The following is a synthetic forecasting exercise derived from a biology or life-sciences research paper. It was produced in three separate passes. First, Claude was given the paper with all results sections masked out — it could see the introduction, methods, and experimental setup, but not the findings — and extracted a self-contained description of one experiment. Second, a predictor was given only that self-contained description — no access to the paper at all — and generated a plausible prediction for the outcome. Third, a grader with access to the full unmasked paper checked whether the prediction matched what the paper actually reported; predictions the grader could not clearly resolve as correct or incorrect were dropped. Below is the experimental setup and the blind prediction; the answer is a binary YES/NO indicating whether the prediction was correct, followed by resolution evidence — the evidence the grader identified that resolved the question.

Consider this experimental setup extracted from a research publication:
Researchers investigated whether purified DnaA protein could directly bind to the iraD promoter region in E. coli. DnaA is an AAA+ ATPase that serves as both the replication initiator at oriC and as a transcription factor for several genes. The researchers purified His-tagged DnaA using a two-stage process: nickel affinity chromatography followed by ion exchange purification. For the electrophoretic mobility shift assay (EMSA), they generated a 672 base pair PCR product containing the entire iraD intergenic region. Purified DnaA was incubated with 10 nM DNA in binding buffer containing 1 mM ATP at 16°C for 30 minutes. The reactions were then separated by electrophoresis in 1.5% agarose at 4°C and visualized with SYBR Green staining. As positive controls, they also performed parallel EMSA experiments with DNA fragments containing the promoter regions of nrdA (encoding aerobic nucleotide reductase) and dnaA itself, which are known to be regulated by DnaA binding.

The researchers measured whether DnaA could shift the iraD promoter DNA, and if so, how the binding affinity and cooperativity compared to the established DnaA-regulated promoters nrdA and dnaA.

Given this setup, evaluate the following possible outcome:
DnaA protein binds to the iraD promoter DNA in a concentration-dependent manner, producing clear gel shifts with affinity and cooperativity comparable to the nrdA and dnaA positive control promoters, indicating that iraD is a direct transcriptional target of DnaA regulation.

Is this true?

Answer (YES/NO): YES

THE PROBLEM:
Consider the entries above and return each line with the string "promoters".

SOLUTION TO THE EXERCISE:
The researchers measured whether DnaA could shift the iraD promoter DNA, and if so, how the binding affinity and cooperativity compared to the established DnaA-regulated promoters nrdA and dnaA.
DnaA protein binds to the iraD promoter DNA in a concentration-dependent manner, producing clear gel shifts with affinity and cooperativity comparable to the nrdA and dnaA positive control promoters, indicating that iraD is a direct transcriptional target of DnaA regulation.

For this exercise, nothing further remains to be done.